• _Written problem_: Reproduce word for word the stretch of the forum thread on shot placement from "I vote for a" through "amount of meat.".

Head shot for meat one shot one kill


----------



## Hunter-Steve

What Jim said


----------



## Nicodemus

Another plus for the high shoulder shot.


----------



## j_seph

Jim is that your new red dot scope there


----------



## WOOD 270

High Shoulder


----------



## Gut_Pile

Jim Thompson said:


> high shoulder shot.  IF you miss forward they drop, if you miss back you get both lungs, if you miss low they die quick, if you miss high you get spine...if you are on they drop like taters



took the works right out of my mouth


----------



## 12gamag

neck shot-they will drop in their tracks...


----------



## robertyb

12gamag said:


> neck shot-they will drop in their tracks...



a little low and they will starve to death.   

Shoulder shot for DRT.


----------



## Jim Thompson

j_seph said:


> Jim is that your new red dot scope there




lol nope its hangunners, I stole the pic from him


----------



## mauser64

Jim Thompson said:


> high shoulder shot.  IF you miss forward they drop, if you miss back you get both lungs, if you miss low they die quick, if you miss high you get spine...if you are on they drop like taters



I vote for a little lower and to the right. Just in the crease behind the shoulder. Might not go right down but physically provides the greatest margin of error just in case.


----------



## germag

I found that the spot that Jim pointed out works very, very well for the reasons he stated. However, I did find also that you will destroy the shoulder on the off-side. So, what I've done now is to move the point of aim back a little so I'm just behind the shoulder and up a couple of inches. If you hit your mark, the shot will still get the lungs and it will shock the spinal cord and he'll drop right in his tracks 99% of the time. If he does run, he'll usually only go a few feet....and you destroy a minimal amount of meat.

• _Supplied information_:
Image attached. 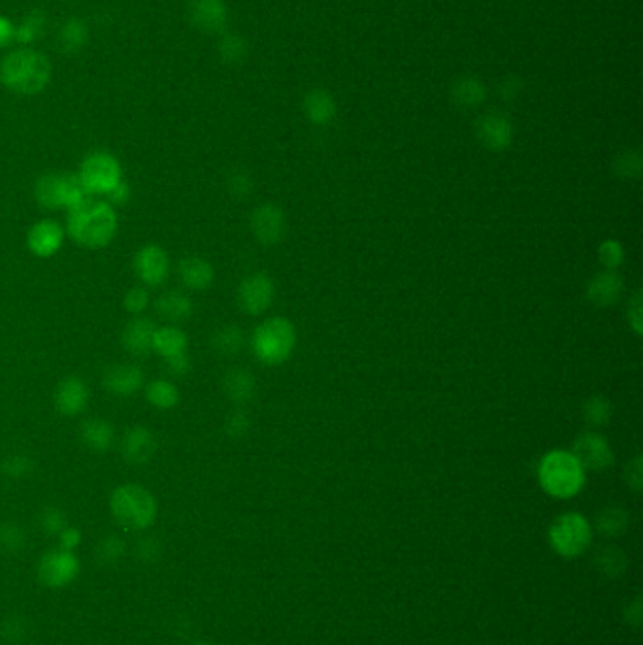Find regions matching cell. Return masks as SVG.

• _Full output_:
I vote for a little lower and to the right. Just in the crease behind the shoulder. Might not go right down but physically provides the greatest margin of error just in case.


----------



## germag

I found that the spot that Jim pointed out works very, very well for the reasons he stated. However, I did find also that you will destroy the shoulder on the off-side. So, what I've done now is to move the point of aim back a little so I'm just behind the shoulder and up a couple of inches. If you hit your mark, the shot will still get the lungs and it will shock the spinal cord and he'll drop right in his tracks 99% of the time. If he does run, he'll usually only go a few feet....and you destroy a minimal amount of meat.